[[ SOURCE TEXT, beginning ]]
Skip to content

Slow Tests — The Optimization Showcase

Category: Testing Anti-PatternsSlow Teststake a real, slow suite, profile it, and make it fast — with timing numbers and reasoning at every step.


This is the chapter's set piece. The other files explain the causes and the cures; here we run the whole loop on one realistic, slow suite end to end:

profile → attack the dominant cost → measure the delta → preserve coverage & isolation → re-profile → repeat.

Every step shows a before/after timing number and the reasoning for why the change is faster — and, just as important, why it doesn't lose coverage or introduce flakiness. The timings are representative of a real JVM/Spring suite on a developer laptop (8 cores); your numbers will differ, but the shape — a power-law dominated by a couple of causes — is universal.

The one discipline to carry away: never optimize a test you haven't ranked, and never buy speed with coverage or isolation. Speed that makes the suite lie is a regression, not a win.


Table of Contents

  1. The Suite Under Test
  2. Step 0 — Profile Before Touching Anything
  3. Step 1 — Kill the Per-Test Context Boot (the giant)
  4. Step 2 — Move Pure-Rule Tests off the Database
  5. Step 3 — Replace Sleeps with Awaits
  6. Step 4 — Amortize the Container, Isolate by Rollback
  7. Step 5 — Parallelize the Now-Isolated Suite
  8. Step 6 — Stage CI: Fast Gate, Slow Gate
  9. The Scoreboard
  10. Did We Lose Anything? (Coverage Audit)
[[ SOURCE TEXT, end ]]
[[ INPUT DATA, beginning ]]
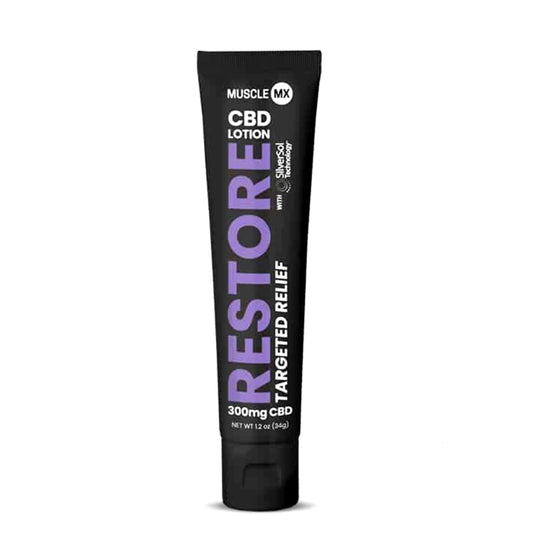 Restore CBD Lotion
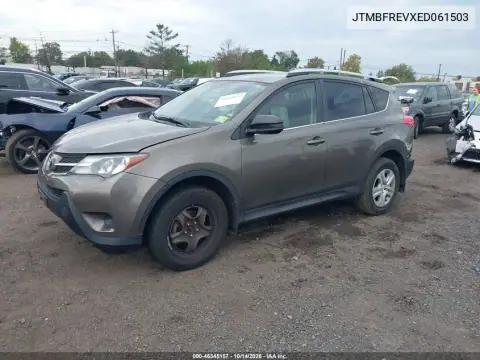 JTMBFREVXED061503 — 2014 Toyota RAV4, foto 2 de IAAI 26.10.2026, Desgaste normal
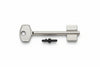 Chiavi Doppia Mappa Securemme 5Scm4- - 5Scm4 - 5 Pezzi Silca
[[ INPUT DATA, end ]]
** DESCRIPTION OF THE TASK **
From the table of contents on the slow-tests page, list every entry that is a numbered step. Rely only on the slow-tests page, not on the data.

** YOUR RESPONSE **
- Step 0 — Profile Before Touching Anything
- Step 1 — Kill the Per-Test Context Boot (the giant)
- Step 2 — Move Pure-Rule Tests off the Database
- Step 3 — Replace Sleeps with Awaits
- Step 4 — Amortize the Container, Isolate by Rollback
- Step 5 — Parallelize the Now-Isolated Suite
- Step 6 — Stage CI: Fast Gate, Slow Gate